Not a Movie Snob - Rise of the Planet of the Apes

Posted on Monday, August 22, 2011 at 06:00 PM


"For the love of God, don't call them monkeys!"

Rise of the Planet of the Apes

This is an idea I always felt I could get behind if it was handled properly. Apes are the closest animal ancestors to humans. Apparently, only a certain number of chromosomes separate us from them. While I don't personally believe humans were once apes that have evolved, watching the various apes, gorillas and monkey's at the zoo, one can see how Darwin and a certain chunk of the scientific community could come to that conclusion. They're very human-like in a lot of ways in their behaviour and the way they interact with things and with each other. So to make a movie where a scientist discovers a way to bridge those chromosome gaps and effectively bring apes closer to our level of intelligence, only to have the apes pull a garden of Eden and think 'hey, I'm naked and I don't know if I need you so much anymore' seems to me like a great idea for a Science Fiction story.

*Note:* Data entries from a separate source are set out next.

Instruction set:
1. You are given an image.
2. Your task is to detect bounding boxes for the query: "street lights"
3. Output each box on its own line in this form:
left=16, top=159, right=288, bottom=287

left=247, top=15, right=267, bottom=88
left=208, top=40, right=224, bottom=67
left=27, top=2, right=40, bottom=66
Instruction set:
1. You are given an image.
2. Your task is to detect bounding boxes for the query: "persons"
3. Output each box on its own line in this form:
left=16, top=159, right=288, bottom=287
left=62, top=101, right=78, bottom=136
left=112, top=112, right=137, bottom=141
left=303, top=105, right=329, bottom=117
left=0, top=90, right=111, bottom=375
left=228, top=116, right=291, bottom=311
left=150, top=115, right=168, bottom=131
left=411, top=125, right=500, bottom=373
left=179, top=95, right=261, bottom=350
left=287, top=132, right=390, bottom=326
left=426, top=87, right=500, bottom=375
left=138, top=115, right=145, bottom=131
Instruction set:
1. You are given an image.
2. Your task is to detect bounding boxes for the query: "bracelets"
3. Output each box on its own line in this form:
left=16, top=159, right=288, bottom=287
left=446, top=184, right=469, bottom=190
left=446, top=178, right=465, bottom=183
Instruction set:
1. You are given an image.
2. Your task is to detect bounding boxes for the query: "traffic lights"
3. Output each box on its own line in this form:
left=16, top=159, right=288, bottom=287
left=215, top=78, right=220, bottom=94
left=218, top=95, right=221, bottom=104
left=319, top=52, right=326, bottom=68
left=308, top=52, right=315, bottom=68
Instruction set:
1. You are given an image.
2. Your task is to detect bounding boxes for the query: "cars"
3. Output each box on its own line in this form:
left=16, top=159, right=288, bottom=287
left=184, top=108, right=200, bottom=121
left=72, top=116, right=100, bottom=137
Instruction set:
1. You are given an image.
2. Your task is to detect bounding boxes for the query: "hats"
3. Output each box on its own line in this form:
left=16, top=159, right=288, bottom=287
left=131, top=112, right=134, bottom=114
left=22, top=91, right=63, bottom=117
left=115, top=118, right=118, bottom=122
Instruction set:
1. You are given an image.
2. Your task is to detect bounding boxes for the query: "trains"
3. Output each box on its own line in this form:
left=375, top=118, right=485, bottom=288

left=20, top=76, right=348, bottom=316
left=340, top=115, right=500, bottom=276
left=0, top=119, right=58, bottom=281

Rise of the Planet of the Apes is such a story and it's probably a little better than you think, though not as good as you might have hoped. In it the scientist, played by James Franco, who I think I'm becoming less and less a fan of as his career trots on, is developing a cure for Alzheimer's which he discovers not only repairs dead or dying brain tissue, but actually enhances it, hence the monkey (sorry, Ape) that it is tested on becomes nearly as smart as his owner.

The filmmakers do their best to explain the how's and why's of this in a sense that the audience can buy into and they do a pretty good job, but the film's quality is weighted down by some typical Hollywood cheese and gimmicky nonsense that could have easily been fixed. For example, there are some terribly cheesy lines like 'You've only got one shot,' 'I only need one' and 'you're the chimp handler, handle it' or my personal favorite, 'you know everything about the human brain..except the way it works.' Haha, jeepers. I'll bet whatever twelve year old wrote the dialogue for this film is super pumped about his new movie career.

John Lithgow plays Franco's Dad and in a somewhat silly melodramatic 'twist' I guess you can call it, he has a rapidly progressing form of Alzheimer's, which puts extra stress and importance on Franco getting this treatment perfected and on the shelves ASAP. Speaking of Lithgow, it's really good to see him pop up again in something. He is sorely underused. Then again, maybe he just doesn't want to work as much these days. Either way, he's great in this.

Slumdog Millionaire's breakout star Frida Pinto is also in the movie, as Franco's love interest, and while Pinto's a good actress she's not the same Frida Pinto we saw in Slumdog Millionaire. Gone is the innocence and fresh faced wonder, this is a Frida who has experienced success and fame and now, unfortunately, has that same air of heightened importance about her that only fame can create. She is a good actress though and does well here. (A random seven degrees of separation fact: Danny Boyle, who directed Pinto in Slumdog, made a movie right after Slumdog called 127 Hours, in which he directed James Franco. Useless tidbit).

The main ape in the film is named Cesar and at one point finds himself in captivity at the hands a mistreating ape worker played by Harry Potter's Tom Felton, who plays Draco Malfoy in the films. Felton, in his first post-Potter film is firmly on his way to establishing a stereotype by playing another snotty nosed bad guy here who really isn't all that far removed from Draco himself. A little flatter perhaps.

While in captivity Cesar organizes a revolt with the other apes being held there. Apes which seem to be almost as intelligent as Cesar is, even though they haven't had any alterations. Anyway, there's some pretty amazing scenes when the apes break out of captivity (that's not a spoiler if you've seen the trailer or have any sense of conventional storytelling), and take their fight for freedom to the streets of San Francisco.

While this was one of my favourite parts of the movie, it too suffers from its fair share of nonsense. In one scene, a gorilla jumps on a police chopper and brings it crashing into a bridge in a mighty explosion only to have one of the passengers emerge with little more than a scratch on his forehead. Mmmhmm.

I haven't seen the original Planet of the Apes movies, only the Tim Burton reboot, so I can't say if this honours the films that came before it or not, but it seems to me like the producers of this chapter wanted to take the series in a direction it hadn't been before and while it has its moments and isn't a total stinker, it suffers greatly from unoriginal plot contrivance and typical Hollywood big budget popcorn flick cheese.